━━━ DOCUMENT EXTRACT

Sunday, March 11, 2007

Conversations With My Mom

Recently I was talking to my mom about the state of education today. Her carreer experience probably echoes the experience of many of the creative people working today. What we need to realize is that in the near future our students of today may have the same kind of experience only condensed into a fraction of the years it takes now.

My mother began her career in Technical Illustrating (it used to be called drafting and was taught as a vocational class in many high schools) in the early 80s. She worked at a drafting table, and huge sheets of paper with specialized pens and pencils (for those of you who do not know drafters or technical illustrators draw technically correct drawings of many different kinds of machines). She would sit at that desk all day drawing HUGE paper manufacturing machines from detailed photographs. Within about 5 years of beginning her job computer aided drafting began to be important to the drafting industry. This was at a time before windows when you could program your computer to do just about anything. Drafting computers though were considerably advanced and only found in large corporations. As computer technology became more and more advanced home computers began to have the capability to run graphic manipulation programs and drawing programs. My mother began the race.

━━━━━━

» PROBLEMS TO WORK ON
- 1) In the blog post, which items does the mother work at or draw with at her drafting job before computers arrived? List them all.
- 2) Please set down the lines of the listing starting with the line that contains "What is the" and going on through the end of the listing, without the pictures.
The blog post has no connection to the listing that comes after it.

━━━ ENTRIES SUPPLIED

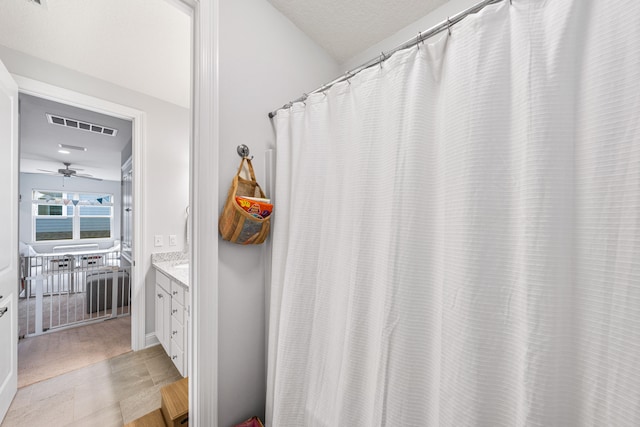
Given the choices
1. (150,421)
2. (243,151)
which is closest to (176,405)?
(150,421)

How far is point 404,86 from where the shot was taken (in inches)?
29.7

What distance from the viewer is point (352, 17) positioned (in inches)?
48.8

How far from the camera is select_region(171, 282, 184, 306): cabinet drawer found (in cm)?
180

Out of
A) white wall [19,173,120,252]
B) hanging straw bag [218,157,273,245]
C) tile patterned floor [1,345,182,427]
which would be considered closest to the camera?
hanging straw bag [218,157,273,245]

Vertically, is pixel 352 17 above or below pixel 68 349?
above

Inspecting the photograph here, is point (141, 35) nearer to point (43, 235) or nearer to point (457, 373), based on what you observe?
point (457, 373)

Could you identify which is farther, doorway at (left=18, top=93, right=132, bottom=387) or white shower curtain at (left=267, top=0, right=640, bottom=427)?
doorway at (left=18, top=93, right=132, bottom=387)

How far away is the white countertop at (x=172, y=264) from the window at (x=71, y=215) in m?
6.89

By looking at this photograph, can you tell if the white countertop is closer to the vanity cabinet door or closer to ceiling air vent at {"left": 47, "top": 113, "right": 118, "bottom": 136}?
the vanity cabinet door

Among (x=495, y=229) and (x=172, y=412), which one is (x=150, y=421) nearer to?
(x=172, y=412)

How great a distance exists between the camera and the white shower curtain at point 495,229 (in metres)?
0.47

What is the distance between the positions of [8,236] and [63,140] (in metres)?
3.12

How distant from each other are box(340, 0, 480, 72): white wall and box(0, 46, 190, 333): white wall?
1.98 metres

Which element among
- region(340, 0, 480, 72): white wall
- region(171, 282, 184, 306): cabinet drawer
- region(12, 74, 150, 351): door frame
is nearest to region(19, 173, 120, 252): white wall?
region(12, 74, 150, 351): door frame
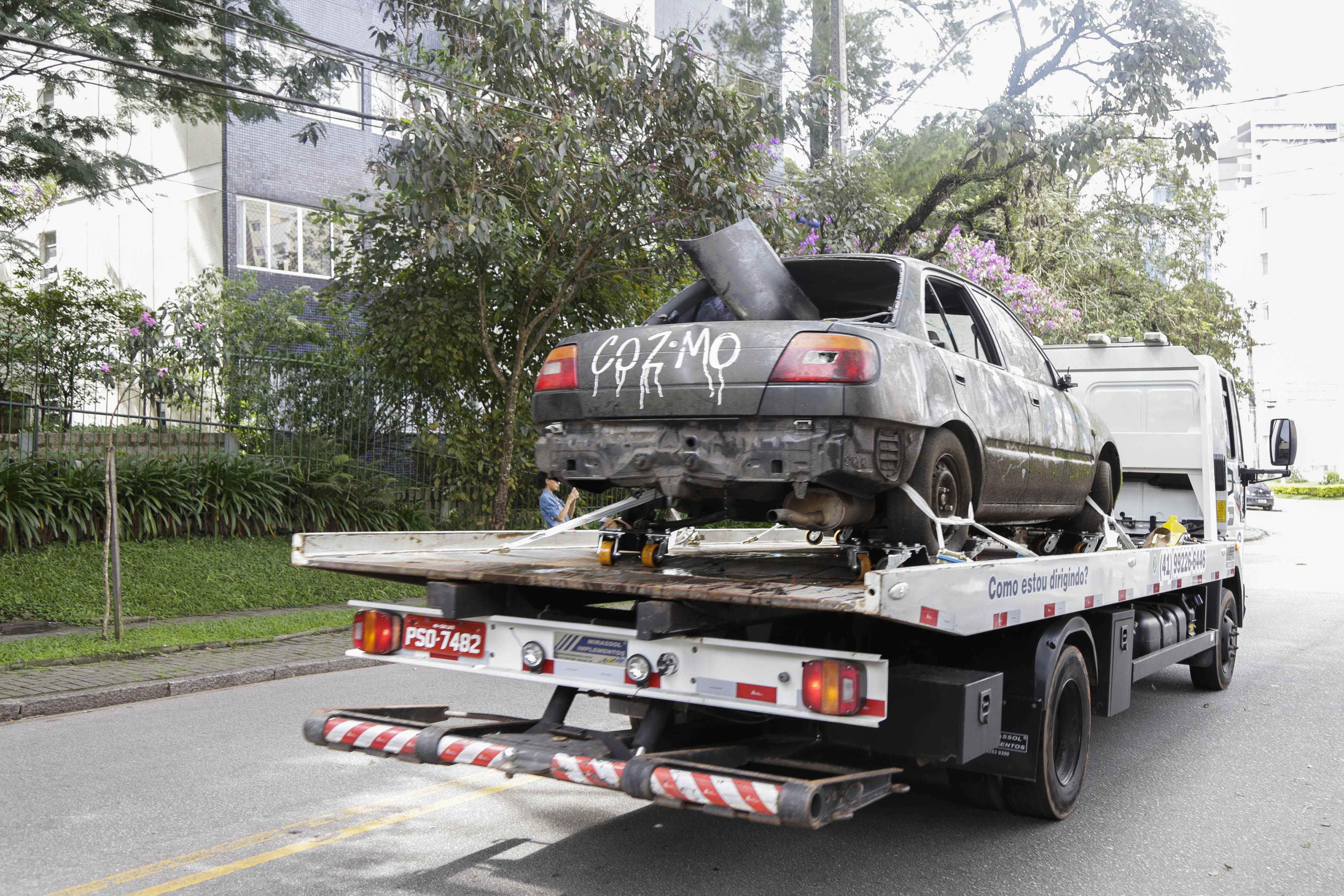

━━━━━━

» SOLUTIONS TO THE PROBLEMS
- 1) a drafting table, huge sheets of paper, specialized pens, and pencils

- 2)
What is the distance between the positions of [8,236] and [63,140] (in metres)?
3.12

How distant from each other are box(340, 0, 480, 72): white wall and box(0, 46, 190, 333): white wall?
1.98 metres

Which element among
- region(340, 0, 480, 72): white wall
- region(171, 282, 184, 306): cabinet drawer
- region(12, 74, 150, 351): door frame
is nearest to region(19, 173, 120, 252): white wall?
region(12, 74, 150, 351): door frame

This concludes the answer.